■ PASSAGE TO READ ■
Hello Pearl,
thanks for looking into this. We saw this kind of problems during high
frequency volume operations (container based ci pipelines), the agent logs this
when it happens
Agent log
2025-05-26 00:03:06,141 WARN [kvm.storage.KVMStorageProcessor]
(agentRequest-Handler-5:null) (logid:xxx) Failed to attach device to
i-55-xxx-VM: XML error: target 'vdf' duplicated for disk sources
'/mnt/xxx-387c-3f14-aea7-0d19104d92dd/xxx-b61b-49cf-abfb-f4d9b3db0c03' and
'/mnt/xxx-387c-3f14-aea7-0d19104d92dd/xxx-804f-471a-a7c7-ef6d14fedacf'
Management server
DEBUG [o.a.c.f.j.i.AsyncJobManagerImpl] (API-Job-Executor-98:[ctx-xxx,
job-xxx]) (logid:xxx) Complete async job-xxx, jobStatus: FAILED, resultCode:
530, result:
org.apache.cloudstack.api.response.ExceptionResponse/null/{"uuidList":[],"errorcode":"530","errortext":"Failed
to attach volume pvc-xxx-b45f-4324-a85b-a518de1516b2 to VM testnode-1;
org.libvirt.LibvirtException: XML error: target 'vde' duplicated for disk
sources '/mnt/xxx-387c-3f14-aea7-0d19104d92dd/xxx-c659-4699-8885-5e951c4af3fa'
and '/mnt/xxx-387c-3f14-aea7-0d19104d92dd/xxx-c659-4699-8885-5e951c4af3fa'"}
In such situations, vdf or vde is indeed already in use. But some lower device
name would be free to use.
I was never able to reproduce this via manual operations or for example with
terraform. It feels like some kind of race condition caused by parallel volume
operations. For now, we replaced it with a different k8s storage solution.
Cheers,
Juergen
Am 14.10.25, 19:58 schrieb "Pearl d'Silva" <[email protected]
<mailto:[email protected]>>:
Hi Juergen,
I tried to reproduce the issue you described but wasn’t able to observe the
same behavior.
Here’s what I did:
*
Created 3 pods, each requesting a persistent volume, using the pod.yaml and
pvc.yaml examples from
https://github.com/leaseweb/cloudstack-csi-driver/tree/master/examples/k8s
<https://github.com/leaseweb/cloudstack-csi-driver/tree/master/examples/k8s>,
renaming the pod and claim names accordingly.

■ COLLECTED DATA ■
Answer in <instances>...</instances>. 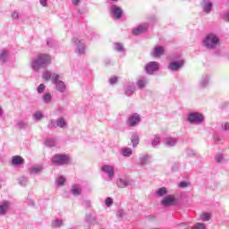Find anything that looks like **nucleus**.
<instances>
[{"label":"nucleus","mask_w":229,"mask_h":229,"mask_svg":"<svg viewBox=\"0 0 229 229\" xmlns=\"http://www.w3.org/2000/svg\"><path fill=\"white\" fill-rule=\"evenodd\" d=\"M51 64V55L47 54H38L32 63L34 71H38L44 67H47Z\"/></svg>","instance_id":"nucleus-1"},{"label":"nucleus","mask_w":229,"mask_h":229,"mask_svg":"<svg viewBox=\"0 0 229 229\" xmlns=\"http://www.w3.org/2000/svg\"><path fill=\"white\" fill-rule=\"evenodd\" d=\"M71 162V157L69 156L63 154H55L52 157V163L55 165H64V164H69Z\"/></svg>","instance_id":"nucleus-2"},{"label":"nucleus","mask_w":229,"mask_h":229,"mask_svg":"<svg viewBox=\"0 0 229 229\" xmlns=\"http://www.w3.org/2000/svg\"><path fill=\"white\" fill-rule=\"evenodd\" d=\"M217 44H219V39L216 35L209 34L204 39V46L208 47V49H214V47H216Z\"/></svg>","instance_id":"nucleus-3"},{"label":"nucleus","mask_w":229,"mask_h":229,"mask_svg":"<svg viewBox=\"0 0 229 229\" xmlns=\"http://www.w3.org/2000/svg\"><path fill=\"white\" fill-rule=\"evenodd\" d=\"M52 81H53V83H55L56 89L59 90V92H64L65 83H64V81H60V75L54 73L52 75Z\"/></svg>","instance_id":"nucleus-4"},{"label":"nucleus","mask_w":229,"mask_h":229,"mask_svg":"<svg viewBox=\"0 0 229 229\" xmlns=\"http://www.w3.org/2000/svg\"><path fill=\"white\" fill-rule=\"evenodd\" d=\"M205 117L203 114L199 113H191L188 115V121L189 123H195L196 124H199V123H203Z\"/></svg>","instance_id":"nucleus-5"},{"label":"nucleus","mask_w":229,"mask_h":229,"mask_svg":"<svg viewBox=\"0 0 229 229\" xmlns=\"http://www.w3.org/2000/svg\"><path fill=\"white\" fill-rule=\"evenodd\" d=\"M148 25H140L137 28L132 29V35L137 37L138 35H142V33H146V31L148 30Z\"/></svg>","instance_id":"nucleus-6"},{"label":"nucleus","mask_w":229,"mask_h":229,"mask_svg":"<svg viewBox=\"0 0 229 229\" xmlns=\"http://www.w3.org/2000/svg\"><path fill=\"white\" fill-rule=\"evenodd\" d=\"M145 69L148 74H151L155 72V71H158V63L150 62L146 65Z\"/></svg>","instance_id":"nucleus-7"},{"label":"nucleus","mask_w":229,"mask_h":229,"mask_svg":"<svg viewBox=\"0 0 229 229\" xmlns=\"http://www.w3.org/2000/svg\"><path fill=\"white\" fill-rule=\"evenodd\" d=\"M140 122V117L139 116V114H134L129 117L127 121V124L129 126H136Z\"/></svg>","instance_id":"nucleus-8"},{"label":"nucleus","mask_w":229,"mask_h":229,"mask_svg":"<svg viewBox=\"0 0 229 229\" xmlns=\"http://www.w3.org/2000/svg\"><path fill=\"white\" fill-rule=\"evenodd\" d=\"M101 171L106 173L109 178H114V167L108 165H105L101 167Z\"/></svg>","instance_id":"nucleus-9"},{"label":"nucleus","mask_w":229,"mask_h":229,"mask_svg":"<svg viewBox=\"0 0 229 229\" xmlns=\"http://www.w3.org/2000/svg\"><path fill=\"white\" fill-rule=\"evenodd\" d=\"M162 205H164L165 207H169V205H173V203H174V196L173 195H169L166 196L162 201H161Z\"/></svg>","instance_id":"nucleus-10"},{"label":"nucleus","mask_w":229,"mask_h":229,"mask_svg":"<svg viewBox=\"0 0 229 229\" xmlns=\"http://www.w3.org/2000/svg\"><path fill=\"white\" fill-rule=\"evenodd\" d=\"M12 164L13 165H21L24 164V158L21 156H14L12 158Z\"/></svg>","instance_id":"nucleus-11"},{"label":"nucleus","mask_w":229,"mask_h":229,"mask_svg":"<svg viewBox=\"0 0 229 229\" xmlns=\"http://www.w3.org/2000/svg\"><path fill=\"white\" fill-rule=\"evenodd\" d=\"M165 49L164 47H156L154 48V52L152 53V56H162L164 55Z\"/></svg>","instance_id":"nucleus-12"},{"label":"nucleus","mask_w":229,"mask_h":229,"mask_svg":"<svg viewBox=\"0 0 229 229\" xmlns=\"http://www.w3.org/2000/svg\"><path fill=\"white\" fill-rule=\"evenodd\" d=\"M113 13L115 17V19H121L122 15H123V10L118 7L117 5H114L113 6Z\"/></svg>","instance_id":"nucleus-13"},{"label":"nucleus","mask_w":229,"mask_h":229,"mask_svg":"<svg viewBox=\"0 0 229 229\" xmlns=\"http://www.w3.org/2000/svg\"><path fill=\"white\" fill-rule=\"evenodd\" d=\"M182 66H183V61L173 62V63H170V65H169L171 71H178V69Z\"/></svg>","instance_id":"nucleus-14"},{"label":"nucleus","mask_w":229,"mask_h":229,"mask_svg":"<svg viewBox=\"0 0 229 229\" xmlns=\"http://www.w3.org/2000/svg\"><path fill=\"white\" fill-rule=\"evenodd\" d=\"M140 139H139V135L137 134H133L131 137V144L133 146V148H137V146H139V142H140Z\"/></svg>","instance_id":"nucleus-15"},{"label":"nucleus","mask_w":229,"mask_h":229,"mask_svg":"<svg viewBox=\"0 0 229 229\" xmlns=\"http://www.w3.org/2000/svg\"><path fill=\"white\" fill-rule=\"evenodd\" d=\"M8 202H4L3 205L0 206V216L6 214V212L8 211Z\"/></svg>","instance_id":"nucleus-16"},{"label":"nucleus","mask_w":229,"mask_h":229,"mask_svg":"<svg viewBox=\"0 0 229 229\" xmlns=\"http://www.w3.org/2000/svg\"><path fill=\"white\" fill-rule=\"evenodd\" d=\"M210 217H212V215H210V213H202L200 215L201 221H210Z\"/></svg>","instance_id":"nucleus-17"},{"label":"nucleus","mask_w":229,"mask_h":229,"mask_svg":"<svg viewBox=\"0 0 229 229\" xmlns=\"http://www.w3.org/2000/svg\"><path fill=\"white\" fill-rule=\"evenodd\" d=\"M72 194H74V196H80V194H81V191H80V187H78V185L72 186Z\"/></svg>","instance_id":"nucleus-18"},{"label":"nucleus","mask_w":229,"mask_h":229,"mask_svg":"<svg viewBox=\"0 0 229 229\" xmlns=\"http://www.w3.org/2000/svg\"><path fill=\"white\" fill-rule=\"evenodd\" d=\"M148 85V81L146 80H140L137 82V86L139 89H144Z\"/></svg>","instance_id":"nucleus-19"},{"label":"nucleus","mask_w":229,"mask_h":229,"mask_svg":"<svg viewBox=\"0 0 229 229\" xmlns=\"http://www.w3.org/2000/svg\"><path fill=\"white\" fill-rule=\"evenodd\" d=\"M42 171V166H34L30 169V174H37V173H40Z\"/></svg>","instance_id":"nucleus-20"},{"label":"nucleus","mask_w":229,"mask_h":229,"mask_svg":"<svg viewBox=\"0 0 229 229\" xmlns=\"http://www.w3.org/2000/svg\"><path fill=\"white\" fill-rule=\"evenodd\" d=\"M122 153L123 157H130L131 155V148H123Z\"/></svg>","instance_id":"nucleus-21"},{"label":"nucleus","mask_w":229,"mask_h":229,"mask_svg":"<svg viewBox=\"0 0 229 229\" xmlns=\"http://www.w3.org/2000/svg\"><path fill=\"white\" fill-rule=\"evenodd\" d=\"M6 56H8V52L7 51H1L0 52V62H4L6 60Z\"/></svg>","instance_id":"nucleus-22"},{"label":"nucleus","mask_w":229,"mask_h":229,"mask_svg":"<svg viewBox=\"0 0 229 229\" xmlns=\"http://www.w3.org/2000/svg\"><path fill=\"white\" fill-rule=\"evenodd\" d=\"M157 196H165V194H167V189L166 188H160L157 191Z\"/></svg>","instance_id":"nucleus-23"},{"label":"nucleus","mask_w":229,"mask_h":229,"mask_svg":"<svg viewBox=\"0 0 229 229\" xmlns=\"http://www.w3.org/2000/svg\"><path fill=\"white\" fill-rule=\"evenodd\" d=\"M133 92H135V88L131 87V86H128L125 91V94H127L128 96H131V94H133Z\"/></svg>","instance_id":"nucleus-24"},{"label":"nucleus","mask_w":229,"mask_h":229,"mask_svg":"<svg viewBox=\"0 0 229 229\" xmlns=\"http://www.w3.org/2000/svg\"><path fill=\"white\" fill-rule=\"evenodd\" d=\"M66 125H67V123L65 122V119L60 118L59 122L57 123V126H59L60 128H64Z\"/></svg>","instance_id":"nucleus-25"},{"label":"nucleus","mask_w":229,"mask_h":229,"mask_svg":"<svg viewBox=\"0 0 229 229\" xmlns=\"http://www.w3.org/2000/svg\"><path fill=\"white\" fill-rule=\"evenodd\" d=\"M43 80H46V81H49V80H51V72H45L43 73Z\"/></svg>","instance_id":"nucleus-26"},{"label":"nucleus","mask_w":229,"mask_h":229,"mask_svg":"<svg viewBox=\"0 0 229 229\" xmlns=\"http://www.w3.org/2000/svg\"><path fill=\"white\" fill-rule=\"evenodd\" d=\"M116 183H117L118 187H120V189L126 187V182L124 181H123L122 179H118Z\"/></svg>","instance_id":"nucleus-27"},{"label":"nucleus","mask_w":229,"mask_h":229,"mask_svg":"<svg viewBox=\"0 0 229 229\" xmlns=\"http://www.w3.org/2000/svg\"><path fill=\"white\" fill-rule=\"evenodd\" d=\"M43 99L45 103H51V94L50 93L45 94V96L43 97Z\"/></svg>","instance_id":"nucleus-28"},{"label":"nucleus","mask_w":229,"mask_h":229,"mask_svg":"<svg viewBox=\"0 0 229 229\" xmlns=\"http://www.w3.org/2000/svg\"><path fill=\"white\" fill-rule=\"evenodd\" d=\"M33 117H34V119H36V121H40V119H42L43 115H42V113L38 111L33 114Z\"/></svg>","instance_id":"nucleus-29"},{"label":"nucleus","mask_w":229,"mask_h":229,"mask_svg":"<svg viewBox=\"0 0 229 229\" xmlns=\"http://www.w3.org/2000/svg\"><path fill=\"white\" fill-rule=\"evenodd\" d=\"M140 162L142 164V165L148 164V162H149V156H144L140 158Z\"/></svg>","instance_id":"nucleus-30"},{"label":"nucleus","mask_w":229,"mask_h":229,"mask_svg":"<svg viewBox=\"0 0 229 229\" xmlns=\"http://www.w3.org/2000/svg\"><path fill=\"white\" fill-rule=\"evenodd\" d=\"M191 229H207L204 224L198 223Z\"/></svg>","instance_id":"nucleus-31"},{"label":"nucleus","mask_w":229,"mask_h":229,"mask_svg":"<svg viewBox=\"0 0 229 229\" xmlns=\"http://www.w3.org/2000/svg\"><path fill=\"white\" fill-rule=\"evenodd\" d=\"M178 187H180L181 189H185V187H189V182L183 181V182H181L179 184H178Z\"/></svg>","instance_id":"nucleus-32"},{"label":"nucleus","mask_w":229,"mask_h":229,"mask_svg":"<svg viewBox=\"0 0 229 229\" xmlns=\"http://www.w3.org/2000/svg\"><path fill=\"white\" fill-rule=\"evenodd\" d=\"M118 78L114 76V77H111L110 80H109V82L111 83V85H115V83H117L118 81Z\"/></svg>","instance_id":"nucleus-33"},{"label":"nucleus","mask_w":229,"mask_h":229,"mask_svg":"<svg viewBox=\"0 0 229 229\" xmlns=\"http://www.w3.org/2000/svg\"><path fill=\"white\" fill-rule=\"evenodd\" d=\"M46 90V86L44 84H40L38 87V94H42V92Z\"/></svg>","instance_id":"nucleus-34"},{"label":"nucleus","mask_w":229,"mask_h":229,"mask_svg":"<svg viewBox=\"0 0 229 229\" xmlns=\"http://www.w3.org/2000/svg\"><path fill=\"white\" fill-rule=\"evenodd\" d=\"M113 203H114V199H112V198L106 199V207H112Z\"/></svg>","instance_id":"nucleus-35"},{"label":"nucleus","mask_w":229,"mask_h":229,"mask_svg":"<svg viewBox=\"0 0 229 229\" xmlns=\"http://www.w3.org/2000/svg\"><path fill=\"white\" fill-rule=\"evenodd\" d=\"M57 183L61 186L64 185L65 183V177L60 176L57 180Z\"/></svg>","instance_id":"nucleus-36"},{"label":"nucleus","mask_w":229,"mask_h":229,"mask_svg":"<svg viewBox=\"0 0 229 229\" xmlns=\"http://www.w3.org/2000/svg\"><path fill=\"white\" fill-rule=\"evenodd\" d=\"M166 144H167L168 146H174V144H176V141H174V140H173V139H168V140H166Z\"/></svg>","instance_id":"nucleus-37"},{"label":"nucleus","mask_w":229,"mask_h":229,"mask_svg":"<svg viewBox=\"0 0 229 229\" xmlns=\"http://www.w3.org/2000/svg\"><path fill=\"white\" fill-rule=\"evenodd\" d=\"M223 130H229V123H225L222 125Z\"/></svg>","instance_id":"nucleus-38"},{"label":"nucleus","mask_w":229,"mask_h":229,"mask_svg":"<svg viewBox=\"0 0 229 229\" xmlns=\"http://www.w3.org/2000/svg\"><path fill=\"white\" fill-rule=\"evenodd\" d=\"M62 225H64L62 220H55V226H62Z\"/></svg>","instance_id":"nucleus-39"},{"label":"nucleus","mask_w":229,"mask_h":229,"mask_svg":"<svg viewBox=\"0 0 229 229\" xmlns=\"http://www.w3.org/2000/svg\"><path fill=\"white\" fill-rule=\"evenodd\" d=\"M216 162L221 163V162H223V157L221 155H219L216 157Z\"/></svg>","instance_id":"nucleus-40"},{"label":"nucleus","mask_w":229,"mask_h":229,"mask_svg":"<svg viewBox=\"0 0 229 229\" xmlns=\"http://www.w3.org/2000/svg\"><path fill=\"white\" fill-rule=\"evenodd\" d=\"M206 10H208V12H209V10H212V4L208 3V4H206Z\"/></svg>","instance_id":"nucleus-41"},{"label":"nucleus","mask_w":229,"mask_h":229,"mask_svg":"<svg viewBox=\"0 0 229 229\" xmlns=\"http://www.w3.org/2000/svg\"><path fill=\"white\" fill-rule=\"evenodd\" d=\"M40 1V4H42V6H47V0H39Z\"/></svg>","instance_id":"nucleus-42"},{"label":"nucleus","mask_w":229,"mask_h":229,"mask_svg":"<svg viewBox=\"0 0 229 229\" xmlns=\"http://www.w3.org/2000/svg\"><path fill=\"white\" fill-rule=\"evenodd\" d=\"M12 17H13V19H19V13H13Z\"/></svg>","instance_id":"nucleus-43"},{"label":"nucleus","mask_w":229,"mask_h":229,"mask_svg":"<svg viewBox=\"0 0 229 229\" xmlns=\"http://www.w3.org/2000/svg\"><path fill=\"white\" fill-rule=\"evenodd\" d=\"M72 3L75 6H78V4H80V0H73Z\"/></svg>","instance_id":"nucleus-44"},{"label":"nucleus","mask_w":229,"mask_h":229,"mask_svg":"<svg viewBox=\"0 0 229 229\" xmlns=\"http://www.w3.org/2000/svg\"><path fill=\"white\" fill-rule=\"evenodd\" d=\"M117 51H123V47H121V45H117Z\"/></svg>","instance_id":"nucleus-45"},{"label":"nucleus","mask_w":229,"mask_h":229,"mask_svg":"<svg viewBox=\"0 0 229 229\" xmlns=\"http://www.w3.org/2000/svg\"><path fill=\"white\" fill-rule=\"evenodd\" d=\"M225 21H227V22H229V13L225 14Z\"/></svg>","instance_id":"nucleus-46"},{"label":"nucleus","mask_w":229,"mask_h":229,"mask_svg":"<svg viewBox=\"0 0 229 229\" xmlns=\"http://www.w3.org/2000/svg\"><path fill=\"white\" fill-rule=\"evenodd\" d=\"M85 51V47H82L81 49H79V53H83Z\"/></svg>","instance_id":"nucleus-47"},{"label":"nucleus","mask_w":229,"mask_h":229,"mask_svg":"<svg viewBox=\"0 0 229 229\" xmlns=\"http://www.w3.org/2000/svg\"><path fill=\"white\" fill-rule=\"evenodd\" d=\"M112 1L117 2V1H119V0H112Z\"/></svg>","instance_id":"nucleus-48"},{"label":"nucleus","mask_w":229,"mask_h":229,"mask_svg":"<svg viewBox=\"0 0 229 229\" xmlns=\"http://www.w3.org/2000/svg\"><path fill=\"white\" fill-rule=\"evenodd\" d=\"M2 114L1 108H0V114Z\"/></svg>","instance_id":"nucleus-49"}]
</instances>
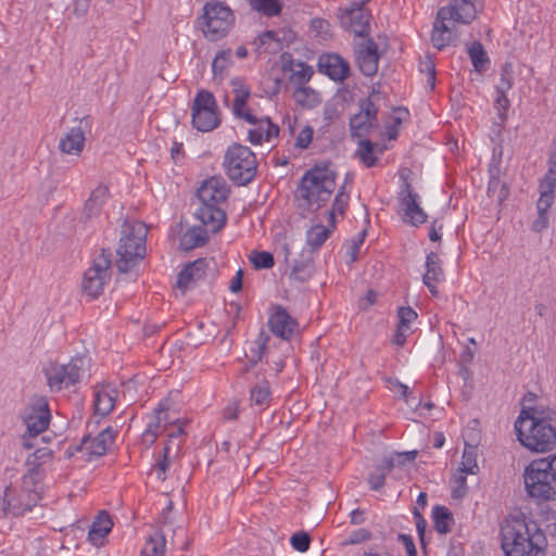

■ TASKS FOR THIS EXERCISE ■
#1 Rewrite the paragraph of the thread that begins "I was never able to reproduce this" as a shorter version that keeps its main facts.
#2 List every Java class name that appears in the log lines quoted in the thread.
#3 Transcribe the part of the thread that opens with the words containing "Here’s what I" and closes with "claim names accordingly.".

■ SOLUTIONS BY TASK ■
#1 The writer could not reproduce the problem through manual operations or with terraform and suspects a race condition caused by parallel volume operations. For now, the team has switched to a different k8s storage solution.

#2
- kvm.storage.KVMStorageProcessor
- o.a.c.f.j.i.AsyncJobManagerImpl
- org.apache.cloudstack.api.response.ExceptionResponse
- org.libvirt.LibvirtException

#3
Here’s what I did:
*
Created 3 pods, each requesting a persistent volume, using the pod.yaml and
pvc.yaml examples from
https://github.com/leaseweb/cloudstack-csi-driver/tree/master/examples/k8s
<https://github.com/leaseweb/cloudstack-csi-driver/tree/master/examples/k8s>,
renaming the pod and claim names accordingly.